Grand débat sur l’alimentation du futur, François Rebsamen : « Dijon, capitale du goût »

Parmi les grands enjeux du 21e siècle, l’alimentation est sans doute l’un des plus importants défis que doit relever notre société contemporaine. Le modèle actuel, qui affiche clairement ses limites, oblige les experts à réfléchir à des solutions alternatives qui soulèvent parfois des interrogations : éthiques, avec par exemple l’émergence des viandes artificielles, environnementales, avec le modèle décrié de l’agriculture intensive… C’est dans ce contexte que la ville de Dijon et Dijon Métropole en partenariat avec L’Obs ont proposé tout récemment une soirée débat sur le thème de l’alimentation du futur. Retour sur les enjeux majeurs avec François Rebsamen, maire de Dijon et président de la Métropole.

 

Dijon l’Hebdo : Pourquoi avoir souhaité un tel débat à Dijon ?

François Rebsamen : « D’abord parce qu’à Dijon, nous sommes fiers de revendiquer le titre de capitale du goût et de la gastronomie ! Ensuite, un forum comme celui-ci était à même d’illustrer la réflexion dynamique que nous menons dans le cadre de la Cité internationale de la Gastronomie et du Vin. Cette Cité qui confortera l’attractivité de notre ville. L’avenir de l’alimentation est au cœur de nos préoccupations. Comment nourrir les 10 milliards d’êtres humains qui devraient peupler notre planète en 2050 sans dégrader davantage l’environnement ? Voilà l’équation délicate et l’immense défi qui nous attendent dans les décennies qui viennent. Ce forum à Dijon nous a permis de débattre ensemble des questions que se posent les Français et les Dijonnais dans ce domaine essentiel ».

 

DLH : Et quand on parle d’alimentation, on parle aussi de la planète et de son évolution ?

François Rebsamen : « Dans les années 1970, nous imaginions que les années 2000 seraient faites de nourriture en poudre, sans plus aucune relation avec le produit, or c’est tout le contraire qui arrive. Plus la société se modernise, plus le monde devient anxiogène, plus nous avons envie de revenir à la nature. Nous avons vu les choses s’inverser complètement à partir des années 2000 et s’imposer le désir de savoir d’où viennent les produits. Comme il y a eu une perte de confiance en terme d’alimentation, nous essayons de comprendre la racine des choses. Cette reprise en main de la planète s’impose à nous aujourd’hui tout simplement parce que si nous voulons continuer à y vivre, il va falloir faire attention au lien avec le vivant, se soucier davantage de la relation « de la terre à l’assiette ».

 

DLH : L’éducation est essentielle dans le domaine…
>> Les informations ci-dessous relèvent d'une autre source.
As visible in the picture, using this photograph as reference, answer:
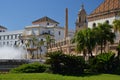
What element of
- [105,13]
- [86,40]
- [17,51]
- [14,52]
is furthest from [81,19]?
[86,40]

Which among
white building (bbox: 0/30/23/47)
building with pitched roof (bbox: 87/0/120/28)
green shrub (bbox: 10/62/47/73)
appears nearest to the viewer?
green shrub (bbox: 10/62/47/73)

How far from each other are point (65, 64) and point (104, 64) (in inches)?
214

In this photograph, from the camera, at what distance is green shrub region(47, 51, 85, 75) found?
42.9 meters

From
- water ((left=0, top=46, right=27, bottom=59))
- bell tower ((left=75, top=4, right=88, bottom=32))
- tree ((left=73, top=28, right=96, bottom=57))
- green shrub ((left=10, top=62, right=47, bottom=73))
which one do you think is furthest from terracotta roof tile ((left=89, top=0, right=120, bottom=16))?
water ((left=0, top=46, right=27, bottom=59))

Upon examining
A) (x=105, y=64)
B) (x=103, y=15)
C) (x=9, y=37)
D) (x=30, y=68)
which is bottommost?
(x=30, y=68)

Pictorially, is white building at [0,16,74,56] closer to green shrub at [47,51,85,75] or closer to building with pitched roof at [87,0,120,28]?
building with pitched roof at [87,0,120,28]

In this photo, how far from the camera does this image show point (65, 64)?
143 feet

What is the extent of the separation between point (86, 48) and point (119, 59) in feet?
46.0

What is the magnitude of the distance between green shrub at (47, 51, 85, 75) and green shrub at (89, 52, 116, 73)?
2536 mm

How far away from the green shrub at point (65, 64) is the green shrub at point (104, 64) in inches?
99.8

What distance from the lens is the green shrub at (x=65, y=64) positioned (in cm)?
4286

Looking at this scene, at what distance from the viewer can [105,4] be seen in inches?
3246

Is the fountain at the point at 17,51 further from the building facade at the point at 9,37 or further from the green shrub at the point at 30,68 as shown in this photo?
the green shrub at the point at 30,68

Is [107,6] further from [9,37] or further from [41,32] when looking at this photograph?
[9,37]
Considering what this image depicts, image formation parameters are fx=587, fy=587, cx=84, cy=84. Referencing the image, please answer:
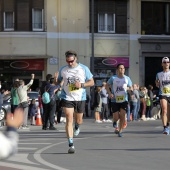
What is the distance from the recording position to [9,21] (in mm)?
36000

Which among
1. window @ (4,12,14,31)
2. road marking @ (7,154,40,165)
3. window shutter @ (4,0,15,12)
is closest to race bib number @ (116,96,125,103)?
road marking @ (7,154,40,165)

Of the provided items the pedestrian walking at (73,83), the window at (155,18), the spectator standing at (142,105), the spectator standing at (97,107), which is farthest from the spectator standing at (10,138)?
the window at (155,18)

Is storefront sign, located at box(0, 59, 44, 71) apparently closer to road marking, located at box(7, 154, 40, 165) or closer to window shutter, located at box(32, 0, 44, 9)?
window shutter, located at box(32, 0, 44, 9)

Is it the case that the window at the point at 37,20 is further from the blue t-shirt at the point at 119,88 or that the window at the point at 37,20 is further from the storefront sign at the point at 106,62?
the blue t-shirt at the point at 119,88

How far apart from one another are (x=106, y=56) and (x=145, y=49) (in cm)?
262

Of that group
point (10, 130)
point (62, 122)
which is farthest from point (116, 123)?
point (10, 130)

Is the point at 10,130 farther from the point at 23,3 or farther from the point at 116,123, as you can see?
the point at 23,3

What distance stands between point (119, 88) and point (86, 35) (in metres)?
21.3

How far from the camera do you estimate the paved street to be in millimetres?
9859

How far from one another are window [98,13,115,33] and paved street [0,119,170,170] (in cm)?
2287

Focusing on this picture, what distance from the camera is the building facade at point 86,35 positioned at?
117ft

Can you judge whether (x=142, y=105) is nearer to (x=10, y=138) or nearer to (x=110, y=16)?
(x=110, y=16)

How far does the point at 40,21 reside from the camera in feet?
119

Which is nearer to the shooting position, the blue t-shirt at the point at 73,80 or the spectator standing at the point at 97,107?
the blue t-shirt at the point at 73,80
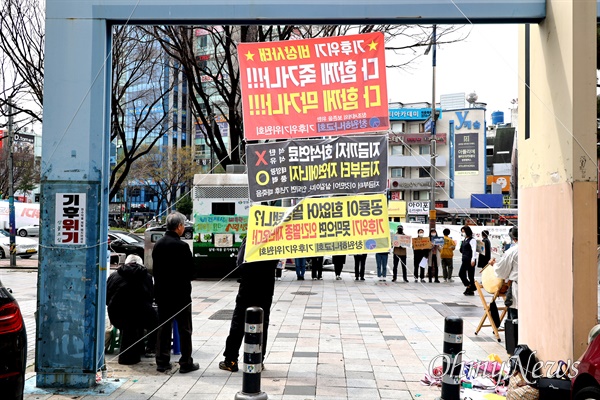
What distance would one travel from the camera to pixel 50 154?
5816mm

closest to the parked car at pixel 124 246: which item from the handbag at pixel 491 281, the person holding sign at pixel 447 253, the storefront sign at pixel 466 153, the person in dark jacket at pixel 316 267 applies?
the person in dark jacket at pixel 316 267

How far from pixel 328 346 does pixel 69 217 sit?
3.93 meters

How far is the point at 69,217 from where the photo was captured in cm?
582

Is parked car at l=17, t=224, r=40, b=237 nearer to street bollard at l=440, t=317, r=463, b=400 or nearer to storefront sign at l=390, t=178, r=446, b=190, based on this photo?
storefront sign at l=390, t=178, r=446, b=190

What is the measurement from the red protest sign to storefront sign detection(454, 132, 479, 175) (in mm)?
58249

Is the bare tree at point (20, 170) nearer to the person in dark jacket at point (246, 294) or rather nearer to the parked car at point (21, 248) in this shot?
the parked car at point (21, 248)

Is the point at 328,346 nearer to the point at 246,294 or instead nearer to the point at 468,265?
the point at 246,294

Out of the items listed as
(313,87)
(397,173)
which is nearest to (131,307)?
(313,87)

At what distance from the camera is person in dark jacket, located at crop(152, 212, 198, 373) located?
656 centimetres

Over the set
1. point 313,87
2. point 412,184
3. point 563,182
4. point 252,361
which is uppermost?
point 412,184

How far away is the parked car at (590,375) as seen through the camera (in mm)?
3958

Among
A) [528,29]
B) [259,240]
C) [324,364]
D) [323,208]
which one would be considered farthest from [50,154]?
[528,29]

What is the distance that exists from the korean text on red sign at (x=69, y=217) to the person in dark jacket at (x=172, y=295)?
1042 millimetres

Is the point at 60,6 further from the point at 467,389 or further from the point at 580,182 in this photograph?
the point at 467,389
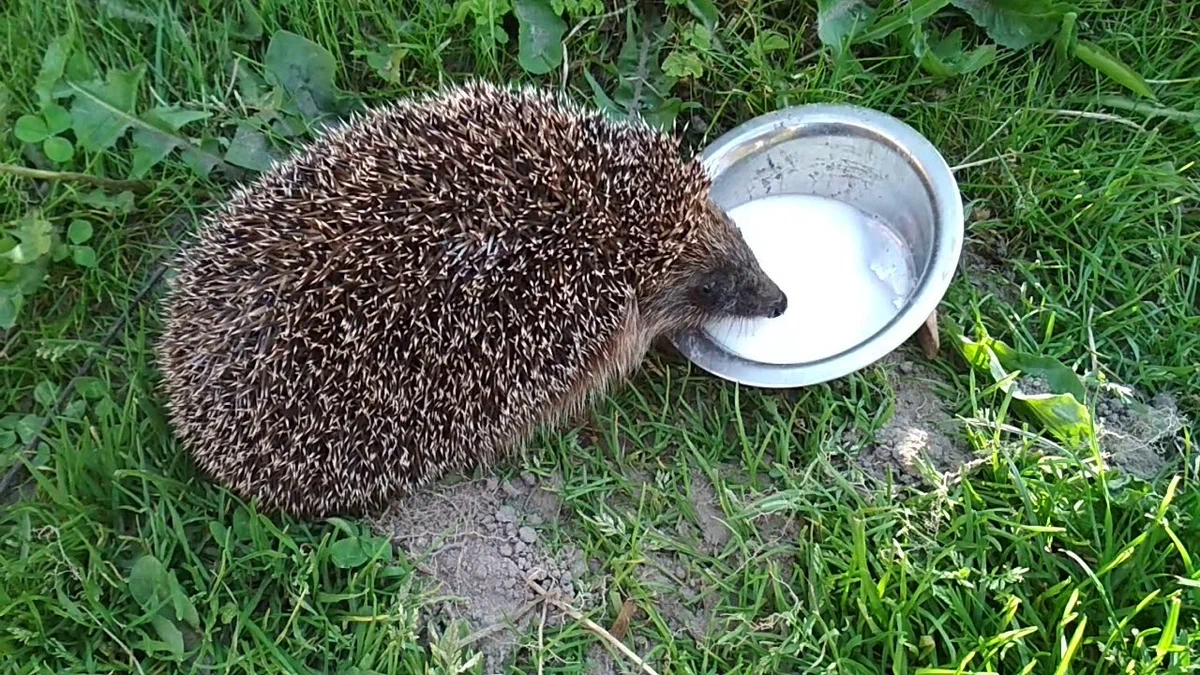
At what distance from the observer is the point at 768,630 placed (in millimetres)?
2906

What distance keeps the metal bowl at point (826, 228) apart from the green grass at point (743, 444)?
13 cm

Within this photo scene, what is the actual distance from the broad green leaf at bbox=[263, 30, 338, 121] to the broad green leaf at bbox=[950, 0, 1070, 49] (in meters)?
2.03

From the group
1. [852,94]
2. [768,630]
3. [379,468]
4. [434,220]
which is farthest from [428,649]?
[852,94]

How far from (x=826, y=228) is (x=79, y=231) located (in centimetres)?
235

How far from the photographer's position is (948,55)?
11.6 ft

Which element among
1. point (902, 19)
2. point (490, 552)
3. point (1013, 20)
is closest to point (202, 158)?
point (490, 552)

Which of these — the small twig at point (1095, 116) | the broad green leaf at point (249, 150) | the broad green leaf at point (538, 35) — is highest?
the broad green leaf at point (538, 35)

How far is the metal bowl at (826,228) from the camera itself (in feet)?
10.6

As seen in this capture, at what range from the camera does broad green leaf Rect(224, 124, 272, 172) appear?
132 inches

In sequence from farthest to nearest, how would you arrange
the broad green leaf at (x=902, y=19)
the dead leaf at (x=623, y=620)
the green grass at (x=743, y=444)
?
the broad green leaf at (x=902, y=19)
the dead leaf at (x=623, y=620)
the green grass at (x=743, y=444)

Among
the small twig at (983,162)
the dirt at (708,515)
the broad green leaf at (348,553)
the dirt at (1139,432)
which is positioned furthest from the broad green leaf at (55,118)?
the dirt at (1139,432)

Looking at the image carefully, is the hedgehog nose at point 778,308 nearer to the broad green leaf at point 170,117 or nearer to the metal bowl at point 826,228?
the metal bowl at point 826,228

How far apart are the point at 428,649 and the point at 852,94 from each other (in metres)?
2.18

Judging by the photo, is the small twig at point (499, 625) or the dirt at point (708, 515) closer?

François Rebsamen : « Les meilleurs alliés de la qualité demeurent, en effet, l’éducation, le plaisir, l’exigence, non pas celle de l’étiquette prestigieuse, mais celle de l’authenticité.

L’école représente l’un des lieux privilégiés de découverte du goût et d’éducation à la nutrition. Des animations, à finalité éducative, destinées à former l’apprentissage du goût de l’enfant ou à lui faire découvrir des produits spécifiques sont organisés régulièrement dans les restaurants scolaires de la ville qui participent aussi à la semaine du goût. Sur la composition des repas dans les cantines scolaires, la part de produits bio vient de dépasser les 30% et la part de produits locaux est quant à elle de 16% ».

 

DLH : Qu’est-ce qui vous a poussé à lancer le projet « Dijon, territoire modèle du système alimentaire durable de 2030 » qui vous a permis de candidater dans le cadre de l’appel à manifestation d’intérêt « TIGA » (1) voulu par le gouvernement ?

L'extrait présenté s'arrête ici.